Ein weiteres Hindernis beim IP-Tunneling mit Meshtastic ist das kleine MTU von 200 Bytes. Dies verhindert automatisch IPv6, da IPv6 eine MTU von mindestens 1280 Bytes erfordert. Es ist jedoch möglich, IPv6 über IPv4 zu tunneln (GRE, WireGuard, ...).

Für das IP-Tunneling wird immer der primäre Channel verwendet. Eine Änderung ist aktuell nicht geplant. Dies bedeutet jedoch, dass eine Verschlüsselung schwierig wird:

  • Wenn man einen privaten Channel mit zufälligem Password als primären Channel festlegt, sind die IP-Pakete zwar verschlüsselt, jedoch bekommen andere Knoten keine Knoteninformationen mehr, welche auch über Broadcast verteilt werden.
  • Wenn man die IP-Pakete im öffentlichen Standard-Channel tunnelt, teilt und bekommt man zwar weiterhin die Knoteninformationen, die IP-Pakete sind aber nicht verschlüsselt.
    • Eine Möglichkeit dieses Problem zu umgehen und IPv6 zu verwenden, wäre einen WireGuard Tunnel (oder vergleichbares) zu verwenden.

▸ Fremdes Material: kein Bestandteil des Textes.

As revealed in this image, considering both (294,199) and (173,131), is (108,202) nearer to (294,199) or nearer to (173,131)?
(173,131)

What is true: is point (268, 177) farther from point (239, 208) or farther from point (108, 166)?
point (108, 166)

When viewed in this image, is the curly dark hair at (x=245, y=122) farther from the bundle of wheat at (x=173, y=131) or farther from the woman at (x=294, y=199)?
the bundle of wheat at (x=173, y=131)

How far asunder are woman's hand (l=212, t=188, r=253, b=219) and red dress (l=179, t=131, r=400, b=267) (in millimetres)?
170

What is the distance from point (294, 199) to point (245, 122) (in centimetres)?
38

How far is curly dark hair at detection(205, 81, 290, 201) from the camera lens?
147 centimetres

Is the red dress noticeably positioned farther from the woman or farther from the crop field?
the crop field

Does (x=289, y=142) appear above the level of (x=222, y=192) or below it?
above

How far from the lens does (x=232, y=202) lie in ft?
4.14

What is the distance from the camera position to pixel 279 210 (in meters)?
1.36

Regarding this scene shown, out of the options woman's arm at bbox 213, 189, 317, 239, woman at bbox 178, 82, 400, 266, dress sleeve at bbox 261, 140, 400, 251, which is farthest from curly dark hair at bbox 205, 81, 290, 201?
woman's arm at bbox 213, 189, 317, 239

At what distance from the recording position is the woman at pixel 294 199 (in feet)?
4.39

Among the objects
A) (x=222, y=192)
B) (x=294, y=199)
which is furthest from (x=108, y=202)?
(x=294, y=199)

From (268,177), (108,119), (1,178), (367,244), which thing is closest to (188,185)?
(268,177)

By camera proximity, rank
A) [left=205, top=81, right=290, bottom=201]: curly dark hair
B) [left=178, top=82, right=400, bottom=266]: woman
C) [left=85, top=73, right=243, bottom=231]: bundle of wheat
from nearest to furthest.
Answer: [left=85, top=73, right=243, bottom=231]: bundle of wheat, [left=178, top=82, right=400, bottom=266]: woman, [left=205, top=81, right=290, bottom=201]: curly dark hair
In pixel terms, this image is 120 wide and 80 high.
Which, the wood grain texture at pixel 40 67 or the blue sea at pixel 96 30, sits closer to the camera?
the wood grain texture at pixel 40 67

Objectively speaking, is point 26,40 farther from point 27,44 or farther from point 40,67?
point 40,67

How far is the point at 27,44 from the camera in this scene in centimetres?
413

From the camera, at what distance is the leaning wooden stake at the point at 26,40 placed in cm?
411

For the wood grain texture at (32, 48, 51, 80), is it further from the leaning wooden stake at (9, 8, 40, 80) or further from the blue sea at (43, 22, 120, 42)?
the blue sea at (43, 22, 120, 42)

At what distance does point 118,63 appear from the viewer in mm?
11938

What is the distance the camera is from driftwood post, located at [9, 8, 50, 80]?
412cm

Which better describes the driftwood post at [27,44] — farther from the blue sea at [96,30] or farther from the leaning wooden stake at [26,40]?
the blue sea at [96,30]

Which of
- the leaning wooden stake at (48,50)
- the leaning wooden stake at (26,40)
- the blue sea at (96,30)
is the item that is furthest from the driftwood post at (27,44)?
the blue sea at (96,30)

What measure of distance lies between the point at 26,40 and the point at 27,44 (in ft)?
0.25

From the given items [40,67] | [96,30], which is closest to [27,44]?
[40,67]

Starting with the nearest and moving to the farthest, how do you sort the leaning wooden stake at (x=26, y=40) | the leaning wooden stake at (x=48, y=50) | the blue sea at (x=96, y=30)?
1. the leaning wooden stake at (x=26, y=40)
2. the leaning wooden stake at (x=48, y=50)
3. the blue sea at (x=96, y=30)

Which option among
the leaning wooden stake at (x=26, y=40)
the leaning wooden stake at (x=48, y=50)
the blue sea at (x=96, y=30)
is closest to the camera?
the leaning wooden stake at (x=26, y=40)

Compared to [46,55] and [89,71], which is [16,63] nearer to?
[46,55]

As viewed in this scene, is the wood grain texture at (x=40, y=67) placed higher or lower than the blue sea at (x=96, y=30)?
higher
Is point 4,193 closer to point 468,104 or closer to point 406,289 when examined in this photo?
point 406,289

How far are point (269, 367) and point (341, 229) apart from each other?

Ein Weiteres Problem beim IP-Tunneling über Meshtastic die die hohe Latenz und der Paketverlust:

$ time ping 10.115.253.197 -c 20 -W 600
PING 10.115.253.197 (10.115.253.197) 56(84) bytes of data.
64 bytes from 10.115.253.197: icmp_seq=1 ttl=64 time=12612 ms
64 bytes from 10.115.253.197: icmp_seq=2 ttl=64 time=15457 ms
64 bytes from 10.115.253.197: icmp_seq=4 ttl=64 time=14536 ms
64 bytes from 10.115.253.197: icmp_seq=5 ttl=64 time=14669 ms
64 bytes from 10.115.253.197: icmp_seq=6 ttl=64 time=14803 ms
64 bytes from 10.115.253.197: icmp_seq=8 ttl=64 time=17756 ms
64 bytes from 10.115.253.197: icmp_seq=9 ttl=64 time=19245 ms
64 bytes from 10.115.253.197: icmp_seq=10 ttl=64 time=19234 ms
64 bytes from 10.115.253.197: icmp_seq=11 ttl=64 time=19280 ms
64 bytes from 10.115.253.197: icmp_seq=12 ttl=64 time=19564 ms
64 bytes from 10.115.253.197: icmp_seq=14 ttl=64 time=21571 ms
64 bytes from 10.115.253.197: icmp_seq=16 ttl=64 time=21286 ms
64 bytes from 10.115.253.197: icmp_seq=17 ttl=64 time=21525 ms
64 bytes from 10.115.253.197: icmp_seq=20 ttl=64 time=29039 ms

--- 10.115.253.197 ping statistics ---
20 packets transmitted, 14 received, 30% packet loss, time 19209ms
rtt min/avg/max/mdev = 12611.611/18612.706/29038.582/4040.933 ms, pipe 16

real	0m50.196s
user	0m0.007s
sys	0m0.068s

Auch eine UDP-Übertragung war auch problemlos möglich:

$ ncat --verbose --wait 10m --udp 10.115.180.153 8886
Ncat: Version 7.94 ( https://nmap.org/ncat )
Ncat: Connected to 10.115.180.153:8886.
Hello World!
^C
$ ncat --listen --verbose --udp --source-port 8886
Ncat: Version 7.94 ( https://nmap.org/ncat )
Ncat: Listening on [::]:8886
Ncat: Listening on 0.0.0.0:8886
Ncat: Connection from 10.115.253.197:47920.
Hello World!
^C

Eine einfache TCP-Verbindung war jedoch nicht möglich. Somit kann Meshtastic auch nicht für das dn42 eingesetzt werden. Einfache Chat-Anwendungen, welche auf UDP basieren und hohe Latenzen vertragen, sollten allerdings möglich sein.

$ ncat --verbose --wait 10m 10.115.180.153 8886
Ncat: Version 7.94 ( https://nmap.org/ncat )
Ncat: Connection timed out.

Man kann einen Ausschnitt aus WireShark sehen. Es zeigt eine einige TCP retransmissions zwischen 10.115.180.153 und 10.115.253.197 an.